Exercise description:
The line containing "family: Muridae" and every line after it, through the last line of the records, are to be transcribed exactly, and nothing else.

[Opening Supplied information section]

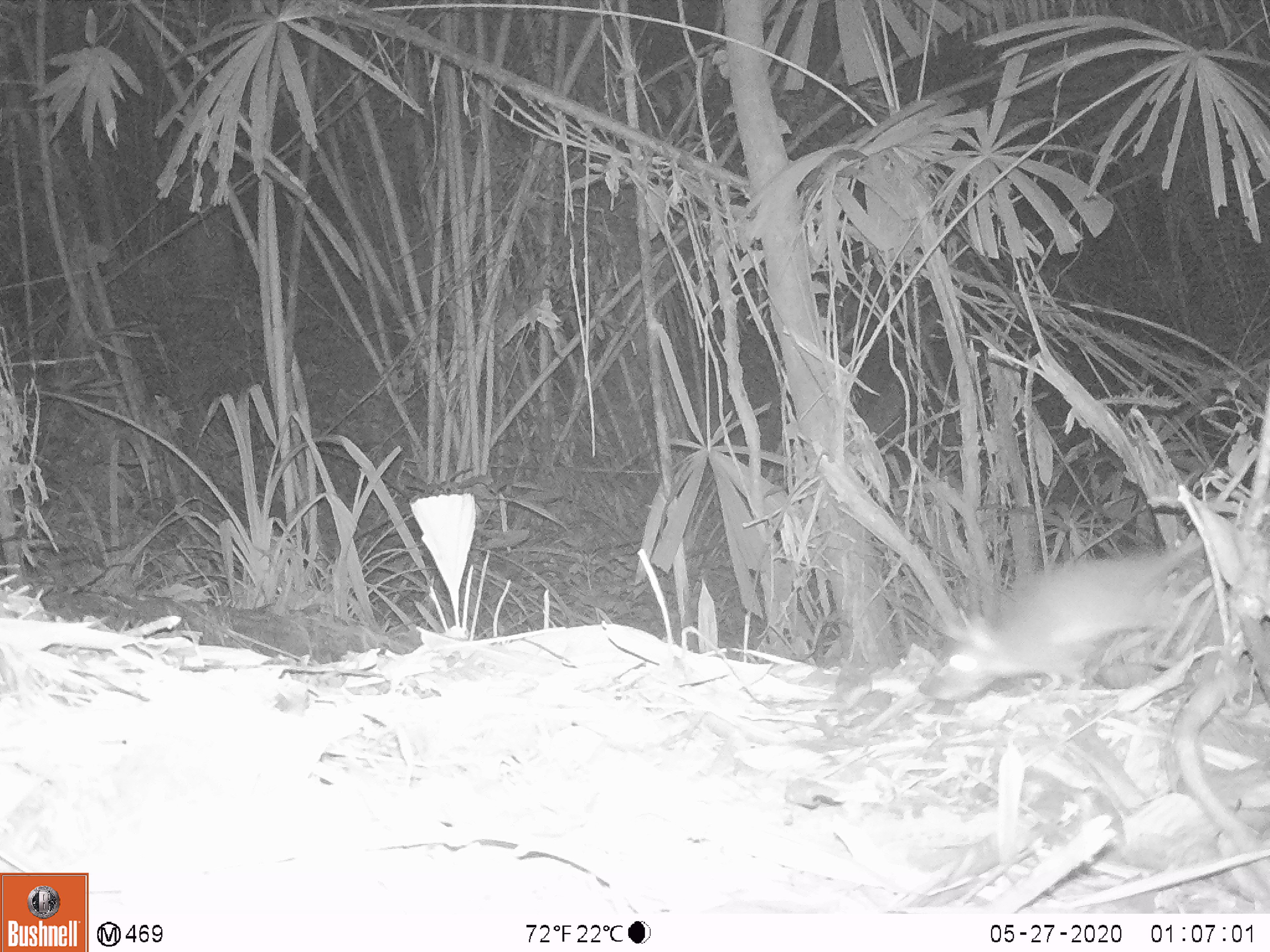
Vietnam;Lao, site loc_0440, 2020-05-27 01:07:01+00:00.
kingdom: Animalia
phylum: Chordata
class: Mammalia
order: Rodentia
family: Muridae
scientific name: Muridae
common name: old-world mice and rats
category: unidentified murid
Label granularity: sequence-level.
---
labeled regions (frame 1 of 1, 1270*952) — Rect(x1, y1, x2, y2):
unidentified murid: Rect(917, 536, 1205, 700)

[Closing Supplied information section]

Response to the task:
family: Muridae
scientific name: Muridae
common name: old-world mice and rats
category: unidentified murid
Label granularity: sequence-level.
---
labeled regions (frame 1 of 1, 1270*952) — Rect(x1, y1, x2, y2):
unidentified murid: Rect(917, 536, 1205, 700)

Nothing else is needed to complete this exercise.